The most shared opinion among fans, myself included, so far is that Jerry Jones wouldn't give Reeves the kind of authority and control that he either was seeking, or felt he needed to do other parts of the proposed job effectively. Either way boils down to more of the same ... and the beat goes on.
Dan Reeves could have merely been a consultant for a brief time while certain things were discussed. He already shared his own opinion of the team with the media, so it makes sense that he would be brought in to consult for a limited time during the regrouping sessions this off-season. Furthermore, it's possible that the initial report out of San Francisco was either false, mistaken, or the result of the 49ers management turning down a delayed hire for Reeves while he consulted with the Cowboys first. Far fetched, I know.
If this is the case, then the Cowboys, in some way, should have let on to the fact that he wasn't going to around long, especially after a report to the contrary surfaced in California.
Still another possible reason is that the Cowboys and Dan Reeves didn't see eye to eye on things. It basically boils back down to Jones not being willing to give in and give Reeves what he thought was necessary. It kind of seems pointless for that to be the case since you bring in a revered former coach to be a consultant so you can change your current direction with his new strategies and ideas. But alas, Jerry will be Jerry.
Regardless of why it didn't work out with Reeves, though, this team must move on. It's a free for all to figure out what comes next, but I suspect there are still some major concerns to deal with before free agency and the draft come around.
The Cowboys have yet to name a replacement for Brian Stewart. As I blogged earlier, it's been reported that Todd Grantham has moved into the defensive coordinators office, and that could have just been done to allow Reeves an office while he was here. What doesn't make sense with that is going through the trouble to move Grantham to another office when Reeves could have simply taken the open office. It makes more sense that Grantham was moved into that office because they have plans for him to use it long-term.
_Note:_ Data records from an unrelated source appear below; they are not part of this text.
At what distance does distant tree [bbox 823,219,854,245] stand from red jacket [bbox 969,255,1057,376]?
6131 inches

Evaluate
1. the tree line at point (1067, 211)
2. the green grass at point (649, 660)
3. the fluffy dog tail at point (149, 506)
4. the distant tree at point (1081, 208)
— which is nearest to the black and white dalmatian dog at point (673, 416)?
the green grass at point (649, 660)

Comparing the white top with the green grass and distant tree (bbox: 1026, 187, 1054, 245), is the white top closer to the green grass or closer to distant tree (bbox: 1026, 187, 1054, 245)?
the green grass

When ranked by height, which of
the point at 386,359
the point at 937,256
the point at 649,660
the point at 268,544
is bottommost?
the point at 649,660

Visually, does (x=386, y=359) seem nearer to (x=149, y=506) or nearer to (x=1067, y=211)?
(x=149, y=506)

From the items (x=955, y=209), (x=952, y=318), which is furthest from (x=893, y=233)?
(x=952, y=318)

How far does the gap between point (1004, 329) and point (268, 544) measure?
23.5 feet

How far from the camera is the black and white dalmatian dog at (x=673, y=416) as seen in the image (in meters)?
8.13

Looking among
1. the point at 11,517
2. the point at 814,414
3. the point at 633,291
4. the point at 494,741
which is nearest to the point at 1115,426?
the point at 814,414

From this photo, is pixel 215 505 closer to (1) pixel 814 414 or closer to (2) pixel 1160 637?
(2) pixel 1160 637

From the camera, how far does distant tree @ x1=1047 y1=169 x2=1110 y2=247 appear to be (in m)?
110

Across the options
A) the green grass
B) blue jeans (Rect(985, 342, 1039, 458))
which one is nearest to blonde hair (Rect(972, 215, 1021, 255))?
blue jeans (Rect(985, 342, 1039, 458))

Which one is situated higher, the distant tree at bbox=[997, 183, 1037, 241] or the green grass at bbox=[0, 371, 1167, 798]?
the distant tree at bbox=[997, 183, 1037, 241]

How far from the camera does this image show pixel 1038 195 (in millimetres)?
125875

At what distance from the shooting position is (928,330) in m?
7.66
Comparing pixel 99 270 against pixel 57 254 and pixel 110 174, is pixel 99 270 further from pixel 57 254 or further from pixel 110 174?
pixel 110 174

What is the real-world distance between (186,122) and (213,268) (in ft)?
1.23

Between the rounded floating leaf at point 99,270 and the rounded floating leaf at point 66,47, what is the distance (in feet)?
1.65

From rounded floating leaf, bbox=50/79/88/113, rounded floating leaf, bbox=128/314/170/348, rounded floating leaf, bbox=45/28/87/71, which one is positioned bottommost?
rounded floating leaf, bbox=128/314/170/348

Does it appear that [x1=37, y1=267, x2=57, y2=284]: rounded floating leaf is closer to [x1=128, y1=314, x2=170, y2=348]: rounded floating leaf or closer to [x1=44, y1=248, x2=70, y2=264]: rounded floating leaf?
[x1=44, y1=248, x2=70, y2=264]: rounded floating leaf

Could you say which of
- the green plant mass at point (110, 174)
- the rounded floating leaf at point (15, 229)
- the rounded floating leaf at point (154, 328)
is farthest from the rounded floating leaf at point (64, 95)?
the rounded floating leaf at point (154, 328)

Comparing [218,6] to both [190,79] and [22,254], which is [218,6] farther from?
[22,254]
Terrell Owens may or may not be an issue that the Cowboys are considering possible solutions for, but the media and many fans certainly are. We're about down to the fundamental responsibility of the team officials to make an announcement on him one way or another for the sake of the millions that pay their salaries. Yeah, I know. But what else can I say about it? Either they are thinking about releasing him, or they're not. Either way, make a statement to shut everyone up. It's not like Jerry Jones is apposed to telling us all that someone isn't leaving while still considering the opposite. See "Brian Stewart Won't Be Back Next Season" on the True Blue Fan Club blog.
Several free agents have yet to be decided upon with regard to the Cowboys possible efforts to resign them, like Chris Canty, Keith Davis, Kevin Burnett, Zach Thomas, and a couple of others.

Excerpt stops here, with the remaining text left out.